I embrace her and whisper in her ear: 'Watch your sister. She's impulsive.'
When we part, Teagan's face is expressionless. My cold warrior.
Removing the apron and gloves, I watch the sisters leave, and my hand travels to that crablike scar on the back of my head. Scratching it, the hatred ignites almost instantly, and I deeply wish that I could be one of those two women tonight. But, in consolation, I remind myself that the ultimate revenge will be mine and mine alone. The disposable mobile in my pocket rings. It's Marta.
'I managed to put a bug in Knight's mobile before he left for work,' she informs me. 'I'll tap the home computer when the children sleep.'
'Did he give you the evening off?'
'I didn't ask for it,' Marta says.
If the stupid bitch were in front of me right now, I swear I'd wring her pretty little neck. 'What do you mean, you didn't ask?' I demand in a tight voice.
'Relax,' she says. 'I'll be right where I'm needed when I'm needed. The children will be asleep. They'll never even know I was gone. And neither will Knight. He told me not to expect him until almost midnight.'
'How can you be sure the brats will be sleeping?'
'How else would I do it? I'm going to drug them.'
Chapter 51
SEVERAL HOURS LATER, inside the Aquatics Centre in the grounds of the Olympic Park, US diver Hunter Pierce flipped backwards off the ten-metre platform. She spun through the chlorine-tainted air, corkscrewing twice before slicing the water with a cutting sound, leaving a shallow whirlpool on the surface and little else.
Knight joined the packed house, cheering, clapping and whistling. But no one in the crowd celebrated more than the American diver's three children one boy and two girls in the front row, stamping their feet and waving their hands at their mother as she surfaced, grinning wildly.
That was Pierce's fourth attempt, and her best in Knight's estimation. After three dives she had been in third place behind athletes from South Korea and Panama. The Chinese were a surprisingly distant fourth and fifth.
She's in the zone, Knight thought. She feels it.
As he'd been for much of the past two hours, Knight was standing in the exit gangway opposite the ten-metre platform, watching the crowd and the competition. Nearly four days had passed since Teeter's death, four days without subsequent attack attack, and one day since the discovery of the software program in Selena Farrell's computer designed to breach and take over the Olympic Stadium's electronic scoreboard system.

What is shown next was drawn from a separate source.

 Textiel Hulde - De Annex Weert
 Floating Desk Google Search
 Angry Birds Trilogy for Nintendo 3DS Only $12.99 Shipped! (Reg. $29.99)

Everyone was saying it was over. Capturing the mad professor was only a matter of time. The investigation was simply a manhunt now.
But Knight was nevertheless concerned that another killing might be coming. He'd taken to studying the Olympic schedule at all hours of the night, trying to anticipate where Cronus might strike again. It would be somewhere high-profile, he figured, with intense media coverage, as there was here in the Aquatics Centre as Pierce tried to become the oldest woman ever to win the platform competition.

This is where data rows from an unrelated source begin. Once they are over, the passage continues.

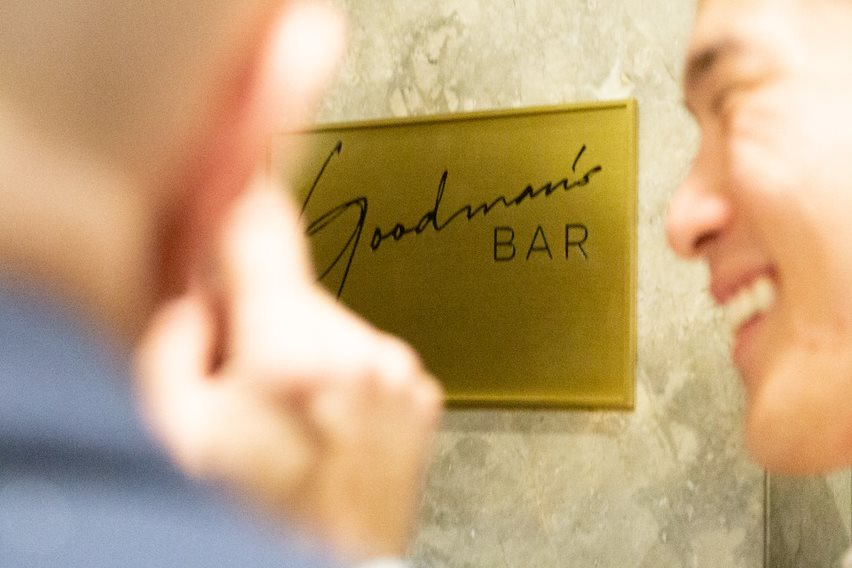 Bergdorf Goodman Celebrates the Grand Opening of Goodman's Bar in NYC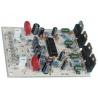 Stavebnice - Tranzistorový koncový zesilovač 2 x 125 W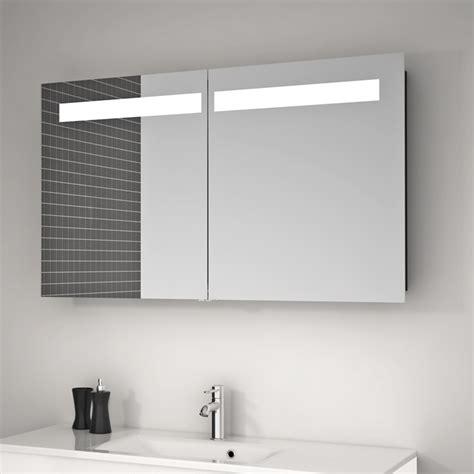 spiegelschrank mit steckdose ikea spiegelschrank mit steckdose spiegelschrank nordic mit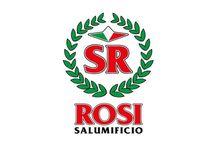 Rosi Salumificio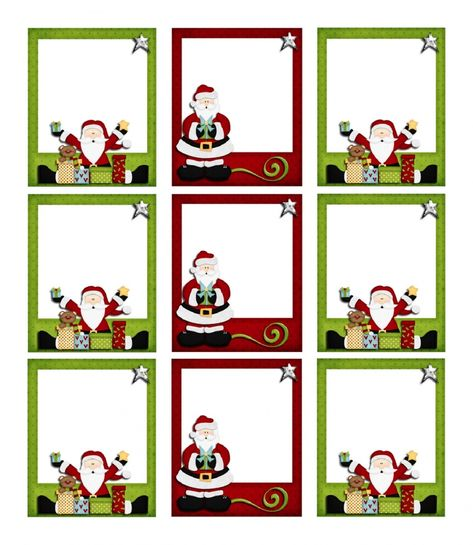 Etiquettes Noël à imprimer pour cadeaux de Noël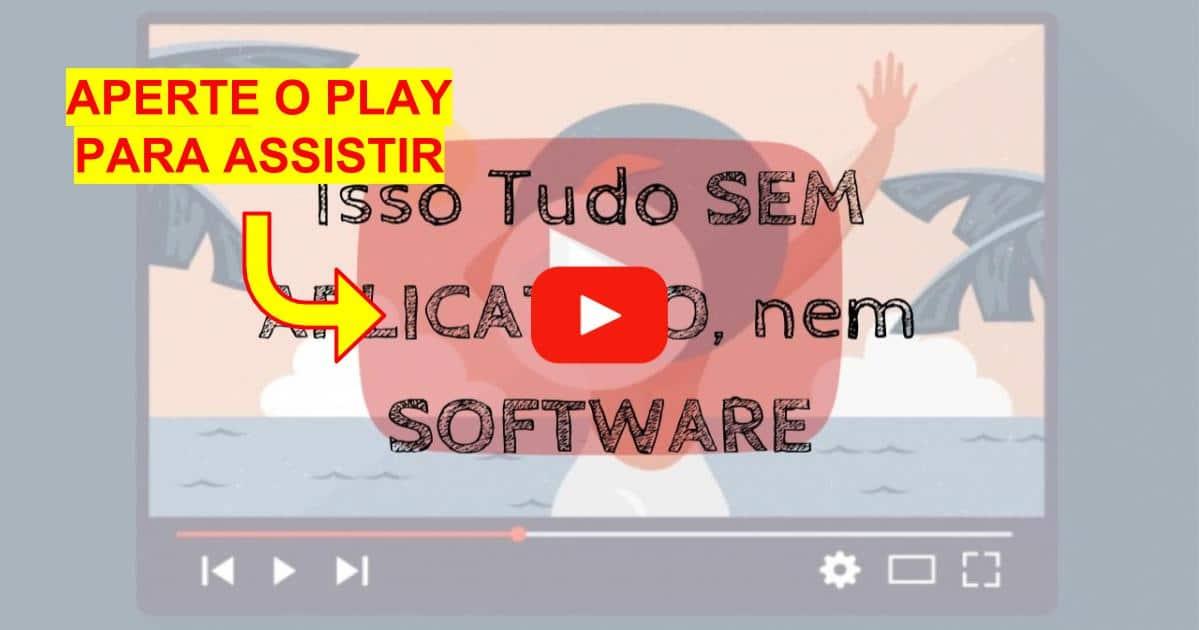Como Converter Vídeos do Youtube para MP3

The American diver hoisted herself from the pool, grabbed a towel, ran over, and slapped the outstretched hands of her children before heading towards the jacuzzi to keep her muscles supple. Before she got there, a roar went up at the scores that flashed on the board: all high eights and nines. Pierce had just moved herself into the silver medal position.
Knight clapped again with even more enthusiasm. The London Games needed a feel-good story to counteract the pall that Cronus had cast over the Games, and this was it. Pierce was defying her age, the odds, and the murders. Indeed, she'd become something of a spokesman for the US Team, decrying Cronus in the wake of Teeter's death. And now here she was, within striking distance of gold.
I am damn lucky to be here, Knight thought. Despite everything, I'm lucky in many ways, especially to have found that Marta.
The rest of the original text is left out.